*What you will do:*
Format the source data, from its start through the line with "195 centimetres", as a Markdown table with the columns Row and Line, skipping blank lines. Leave out the pictures.

(Source data)

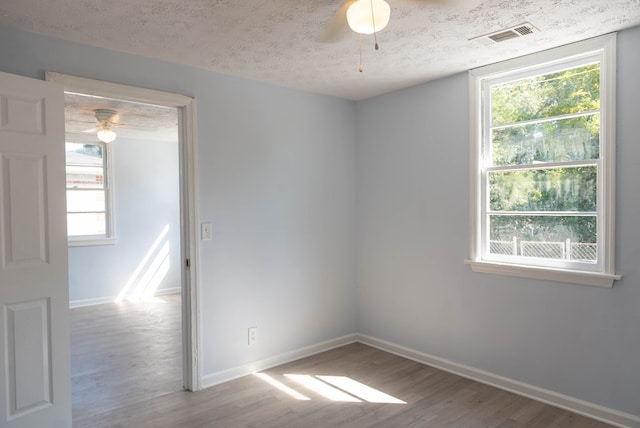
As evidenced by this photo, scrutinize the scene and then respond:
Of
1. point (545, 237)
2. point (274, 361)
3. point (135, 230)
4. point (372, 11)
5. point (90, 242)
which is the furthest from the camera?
point (135, 230)

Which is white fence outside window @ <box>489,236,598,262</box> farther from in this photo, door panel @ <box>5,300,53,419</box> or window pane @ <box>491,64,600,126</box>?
door panel @ <box>5,300,53,419</box>

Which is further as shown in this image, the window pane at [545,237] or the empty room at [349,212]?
the window pane at [545,237]

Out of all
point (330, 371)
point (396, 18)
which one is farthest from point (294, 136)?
point (330, 371)

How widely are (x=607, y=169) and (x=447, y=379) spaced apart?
195 centimetres

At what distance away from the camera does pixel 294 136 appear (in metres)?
3.84

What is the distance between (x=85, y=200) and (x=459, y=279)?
5433 millimetres

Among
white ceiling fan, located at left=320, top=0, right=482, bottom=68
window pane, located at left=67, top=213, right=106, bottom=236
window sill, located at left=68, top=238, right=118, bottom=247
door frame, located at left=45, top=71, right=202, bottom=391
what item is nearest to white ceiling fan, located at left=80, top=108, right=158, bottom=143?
window pane, located at left=67, top=213, right=106, bottom=236

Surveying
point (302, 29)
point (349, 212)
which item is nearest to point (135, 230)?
point (349, 212)

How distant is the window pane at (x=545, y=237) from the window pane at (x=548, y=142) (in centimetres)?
44

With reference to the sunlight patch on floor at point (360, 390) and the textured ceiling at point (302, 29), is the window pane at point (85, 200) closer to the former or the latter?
the textured ceiling at point (302, 29)

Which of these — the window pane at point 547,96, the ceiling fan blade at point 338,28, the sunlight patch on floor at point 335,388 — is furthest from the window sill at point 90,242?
the window pane at point 547,96

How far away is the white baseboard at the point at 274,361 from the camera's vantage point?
3.30 metres

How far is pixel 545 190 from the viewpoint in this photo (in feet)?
9.85

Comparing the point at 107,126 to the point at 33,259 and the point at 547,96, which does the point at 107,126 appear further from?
the point at 547,96
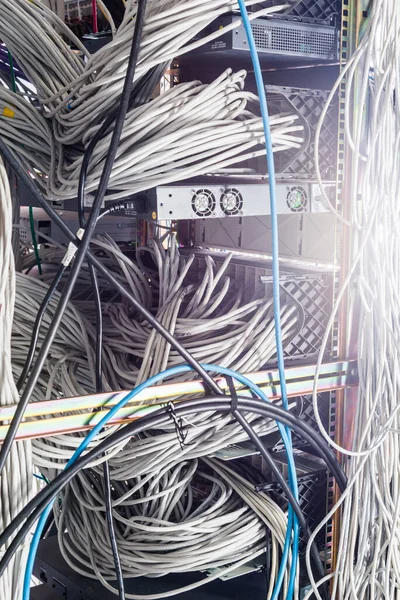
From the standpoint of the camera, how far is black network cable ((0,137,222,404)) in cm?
103

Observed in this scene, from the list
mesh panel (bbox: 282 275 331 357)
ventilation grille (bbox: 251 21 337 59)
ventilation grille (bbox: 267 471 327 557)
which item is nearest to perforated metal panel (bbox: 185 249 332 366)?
mesh panel (bbox: 282 275 331 357)

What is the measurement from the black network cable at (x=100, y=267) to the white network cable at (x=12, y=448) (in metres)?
0.04

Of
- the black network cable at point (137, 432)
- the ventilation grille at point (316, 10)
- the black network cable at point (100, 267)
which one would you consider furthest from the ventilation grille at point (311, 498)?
the ventilation grille at point (316, 10)

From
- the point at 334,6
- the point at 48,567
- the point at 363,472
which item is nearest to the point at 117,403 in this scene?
the point at 363,472

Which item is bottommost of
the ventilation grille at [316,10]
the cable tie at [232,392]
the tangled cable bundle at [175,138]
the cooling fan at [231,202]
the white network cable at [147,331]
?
the cable tie at [232,392]

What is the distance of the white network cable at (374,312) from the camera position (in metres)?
1.22

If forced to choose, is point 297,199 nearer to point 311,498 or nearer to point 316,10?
point 316,10

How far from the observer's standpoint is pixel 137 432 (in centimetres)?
115

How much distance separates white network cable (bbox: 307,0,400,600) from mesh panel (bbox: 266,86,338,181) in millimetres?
91

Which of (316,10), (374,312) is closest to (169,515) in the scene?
(374,312)

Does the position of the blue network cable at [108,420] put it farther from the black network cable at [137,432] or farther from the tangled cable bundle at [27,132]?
the tangled cable bundle at [27,132]

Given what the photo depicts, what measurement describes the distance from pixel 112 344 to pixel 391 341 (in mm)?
555

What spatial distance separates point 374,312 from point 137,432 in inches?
20.1

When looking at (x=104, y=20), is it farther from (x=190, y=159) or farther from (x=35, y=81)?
(x=190, y=159)
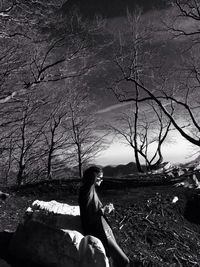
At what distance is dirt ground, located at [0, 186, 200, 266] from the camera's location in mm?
Answer: 6593

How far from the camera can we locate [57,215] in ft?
18.9

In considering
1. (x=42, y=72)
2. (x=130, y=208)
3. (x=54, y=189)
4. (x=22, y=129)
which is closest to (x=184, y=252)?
(x=130, y=208)

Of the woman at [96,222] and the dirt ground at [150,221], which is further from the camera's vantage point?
the dirt ground at [150,221]

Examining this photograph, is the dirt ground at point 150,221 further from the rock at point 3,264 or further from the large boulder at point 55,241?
the rock at point 3,264

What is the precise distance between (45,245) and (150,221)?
320 cm

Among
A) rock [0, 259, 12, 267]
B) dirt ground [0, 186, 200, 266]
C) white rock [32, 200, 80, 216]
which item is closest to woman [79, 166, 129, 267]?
white rock [32, 200, 80, 216]

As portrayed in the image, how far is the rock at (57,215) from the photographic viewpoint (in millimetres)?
5583

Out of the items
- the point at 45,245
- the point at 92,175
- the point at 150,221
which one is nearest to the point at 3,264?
the point at 45,245

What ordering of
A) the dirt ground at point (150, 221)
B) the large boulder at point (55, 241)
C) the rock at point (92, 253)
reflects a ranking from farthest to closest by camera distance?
1. the dirt ground at point (150, 221)
2. the large boulder at point (55, 241)
3. the rock at point (92, 253)

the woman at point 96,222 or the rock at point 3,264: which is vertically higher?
the woman at point 96,222

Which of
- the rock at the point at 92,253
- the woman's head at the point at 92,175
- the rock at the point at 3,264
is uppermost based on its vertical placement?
the woman's head at the point at 92,175

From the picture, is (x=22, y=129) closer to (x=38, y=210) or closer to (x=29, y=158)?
(x=29, y=158)

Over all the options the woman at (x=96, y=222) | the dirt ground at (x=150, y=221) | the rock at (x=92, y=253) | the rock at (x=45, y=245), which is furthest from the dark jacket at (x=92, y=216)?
the dirt ground at (x=150, y=221)

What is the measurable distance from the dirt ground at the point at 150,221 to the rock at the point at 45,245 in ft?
4.71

*Exercise response:*
| Row | Line |
|---|---|
| 1 | As evidenced by this photo, scrutinize the scene and then respond: |
| 2 | Of |
| 3 | 1. point (545, 237) |
| 4 | 2. point (274, 361) |
| 5 | 3. point (135, 230) |
| 6 | 4. point (372, 11) |
| 7 | 5. point (90, 242) |
| 8 | which is the furthest from the camera? |
| 9 | point (135, 230) |
| 10 | Which is white fence outside window @ <box>489,236,598,262</box> farther from in this photo, door panel @ <box>5,300,53,419</box> or window pane @ <box>491,64,600,126</box>? |
| 11 | door panel @ <box>5,300,53,419</box> |
| 12 | Which is further as shown in this image, the window pane at [545,237] or the empty room at [349,212]? |
| 13 | the window pane at [545,237] |
| 14 | Out of all |
| 15 | point (330, 371) |
| 16 | point (396, 18) |
| 17 | which one is farthest from point (294, 136)? |
| 18 | point (330, 371) |
| 19 | How widely are (x=607, y=169) and (x=447, y=379) spaced apart? |
| 20 | 195 centimetres |